- Text passage -
_ _ _ _

Tip of the Week #165: `if` and `switch` statements with initializers

Originally posted as TotW #165 on August 17, 2019

Updated 2020-01-17

Unless you use conditional control flow, you can stop reading now.

A new syntax

C++17 allows if and switch statements to include an initializer:

if (init; cond) { /* ... */ }
switch (init; cond) { /* ... */ }

This syntax lets you keep the scope of variables as tight as possible:

if (auto it = m.find("key"); it != m.end()) {
  return it->second;
} else {
  return absl::NotFoundError("Entry not found");
}

The semantics of the initializer are exactly as in the for statement; details below.

When this is useful

One of the most important ways to manage complexity is to break complex systems down into non-interacting, local parts that can be understood in isolation and ignored in their entirety. In C++, the presence of variables increases complexity, and scopes allow us to limit the extent of this complexity: the less a variable is in scope, the less often a reader needs to remember that the variable exists.

When demanding reader attention, it is thus valuable to limit the scopes of variables to where they are actually needed. The new syntax offers one new tool for this. Contrast then this new syntax with the alternative code one would have written prior to C++17: Either we keep the scopes tight, and thus need to write additional braces:

{
  auto it = m.find("key");
  if (it != m.end()) {
    return it->second;
  } else {
    return absl::NotFoundError("Entry not found");
  }
}

Or, as seems to be the more typical solution, we do not keep the scopes tight and just “leak” the variables:

auto it = m.find("key");
if (it != m.end()) {
  return it->second;
} else {
  return absl::NotFoundError("Entry not found");
}

By contrast, the new style is self-contained: It is not possible to move the if statement without also moving the variable and its scope. The local meaning of the variable remains unchanged as code is moved around or copy-pasted. With the previous styles, code movement could accidentally change the scope of the variable (if the outer braces are not copied), or its meaning (if the variable itself is not copied and a variable with that name is in scope), or introduce a name clash.

The complexity considerations lead to the common adage that variable name length should match the variable scope’s size; that is, variables that are in scope for longer should have longer names (since they need to make sense to a reader that has long moved on). Conversely, smaller scopes permit shorter names. When variable names are leaked (as above), we see regrettable patterns emerge such as: multiple variables it1, it2, … become necessary to avoid clashes; variables are reassigned (auto it = m1.find(/* ... */); it = m2.find(/* ... */); or variables get intrusively long names (auto database_index_iter = m.find(/* ... */)).

Details, scopes, declarative regions

The new, optional initializer in if and switch statements works exactly like the initializer in a for statement. (The latter is essentially a while statement with initializer.) That is, the syntax-with-initializer is mostly just syntactic sugar around the following rewrites:

Sugared form	Rewritten as
`if (init; cond) BODY`	`{ init; if (cond) BODY }`
`switch (init; cond) BODY`	`{ init; switch (cond) BODY }`
`for (init; cond; incr) BODY`	`{ init; while (cond) { BODY; incr; } }`

Importantly, the names declared in the initializer are in scope of a potential else arm of an if statement.

_ _ _ _

- Direction A -
Pull out every line of the records that contains the string "splash". Case counts.

_ _ _ _

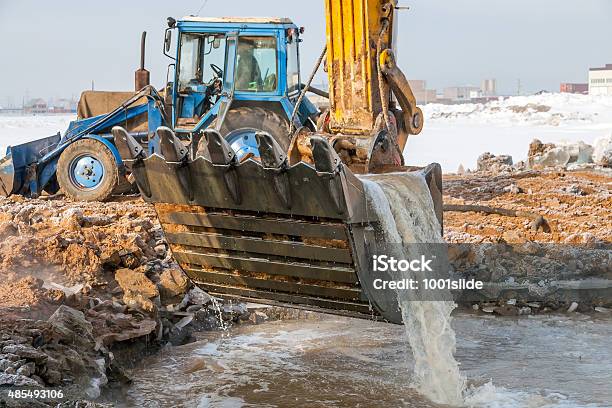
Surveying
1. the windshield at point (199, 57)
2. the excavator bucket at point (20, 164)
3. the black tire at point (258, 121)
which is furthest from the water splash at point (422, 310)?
the excavator bucket at point (20, 164)

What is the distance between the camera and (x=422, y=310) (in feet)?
21.5

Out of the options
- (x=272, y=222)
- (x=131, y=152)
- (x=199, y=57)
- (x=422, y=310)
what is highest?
(x=199, y=57)

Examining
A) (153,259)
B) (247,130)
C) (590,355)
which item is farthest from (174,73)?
(590,355)

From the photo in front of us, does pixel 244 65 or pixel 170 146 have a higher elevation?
pixel 244 65

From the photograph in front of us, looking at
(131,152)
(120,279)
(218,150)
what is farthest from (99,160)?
(218,150)

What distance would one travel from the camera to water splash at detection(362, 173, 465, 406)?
21.0 feet

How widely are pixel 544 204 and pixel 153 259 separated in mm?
5865

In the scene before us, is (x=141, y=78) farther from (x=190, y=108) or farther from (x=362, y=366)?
(x=362, y=366)

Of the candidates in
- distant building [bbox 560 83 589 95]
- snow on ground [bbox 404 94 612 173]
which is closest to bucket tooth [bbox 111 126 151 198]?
snow on ground [bbox 404 94 612 173]

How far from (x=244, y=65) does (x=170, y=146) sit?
520cm

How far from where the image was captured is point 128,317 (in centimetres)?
737

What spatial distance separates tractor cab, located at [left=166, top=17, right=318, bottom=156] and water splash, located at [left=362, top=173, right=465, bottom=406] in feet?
13.4

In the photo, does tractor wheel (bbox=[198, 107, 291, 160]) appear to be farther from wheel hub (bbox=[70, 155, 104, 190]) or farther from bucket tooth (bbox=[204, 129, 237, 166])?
bucket tooth (bbox=[204, 129, 237, 166])

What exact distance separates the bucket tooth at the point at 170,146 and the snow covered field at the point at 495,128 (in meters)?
16.6
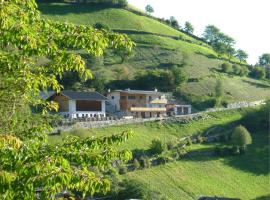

_ _ _ _

- Direction B -
List the section headings of the C++ tip, leaving out its title.

- Final result A -
which is furthest from the water splash at point (422, 310)?
What distance would one travel from the camera to water splash at detection(362, 173, 465, 406)?
What spatial distance separates tractor cab, located at [left=166, top=17, right=318, bottom=156] and water splash, located at [left=362, top=173, right=465, bottom=406] in feet?

- Final result B -
A new syntax
When this is useful
Details, scopes, declarative regions